§ REQUIRED WORK: Give back the whole listing word for word and skip each picture.

DATA SECTION: Begin

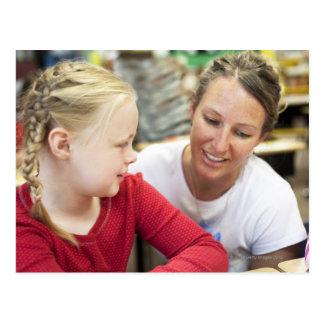 young teacher discussing homework w/ student postcard
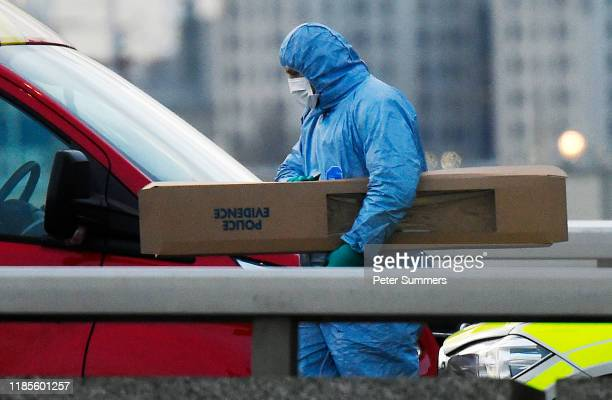 A scenes of crime officer removes a large piece of evidence from the scene of yesterday's London Bridge stabbing attack on November 30 2019 in London...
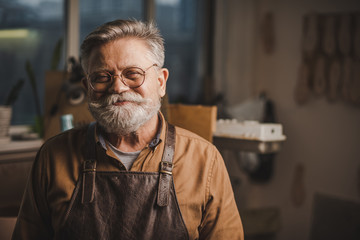 happy, senior shoemaker in glasses smiling at camera while standing in workshop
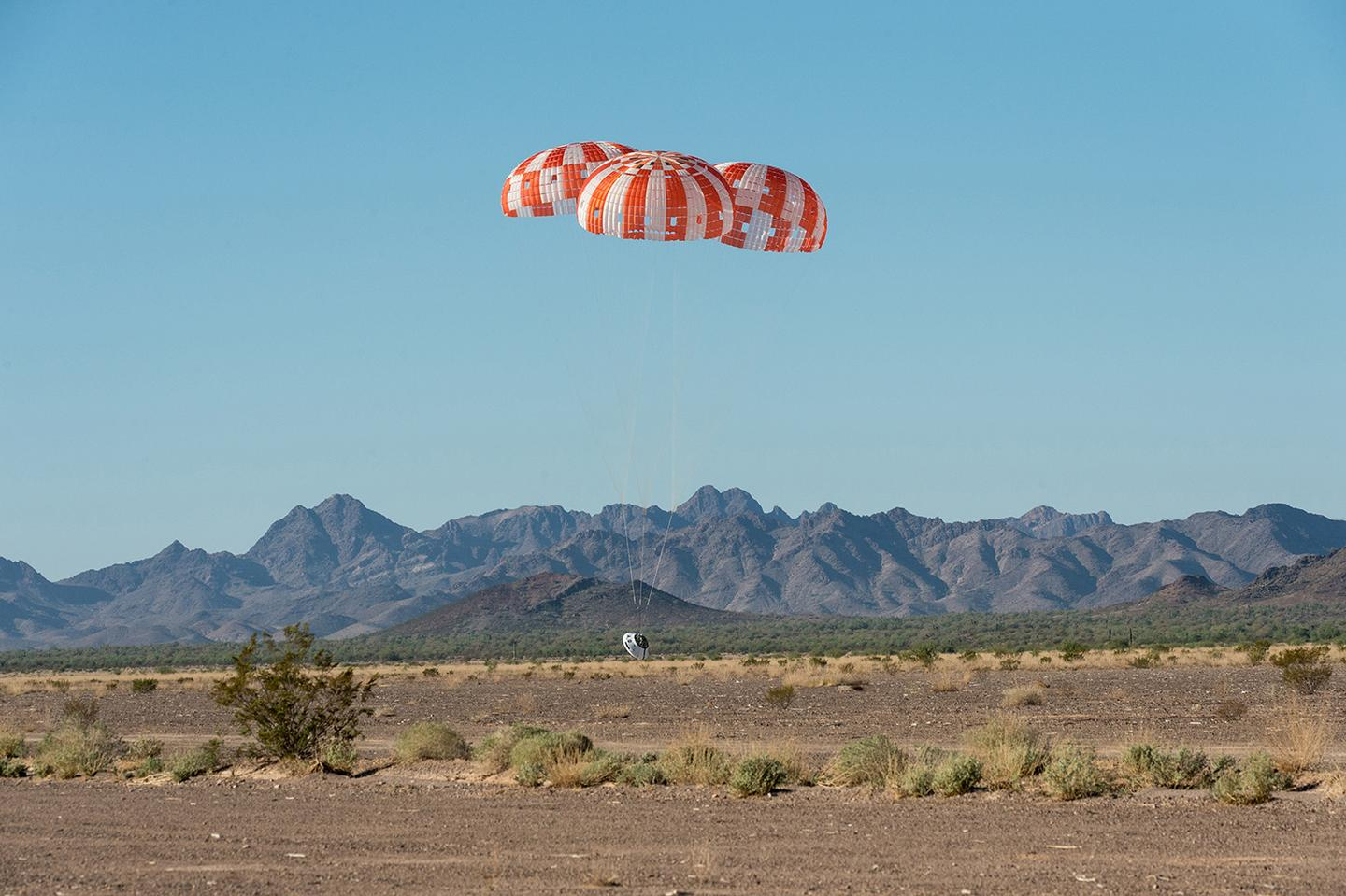 An Orion test capsule with its three main parachutes touches down in the Arizona desert on September 12, 2018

DATA SECTION: End

§ TASK SOLUTION:
 young teacher discussing homework w/ student postcard
 A scenes of crime officer removes a large piece of evidence from the scene of yesterday's London Bridge stabbing attack on November 30 2019 in London...
 happy, senior shoemaker in glasses smiling at camera while standing in workshop
 An Orion test capsule with its three main parachutes touches down in the Arizona desert on September 12, 2018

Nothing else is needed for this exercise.